INPUT DATA -
▬▬▬▬▬▬

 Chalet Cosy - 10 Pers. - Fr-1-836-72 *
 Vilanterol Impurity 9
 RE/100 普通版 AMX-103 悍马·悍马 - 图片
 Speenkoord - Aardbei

▬▬▬▬▬▬

EXERCISE - Exactly as shown, output all of the material above.

RESULT FOR THIS TASK -
 Chalet Cosy - 10 Pers. - Fr-1-836-72 *
 Vilanterol Impurity 9
 RE/100 普通版 AMX-103 悍马·悍马 - 图片
 Speenkoord - Aardbei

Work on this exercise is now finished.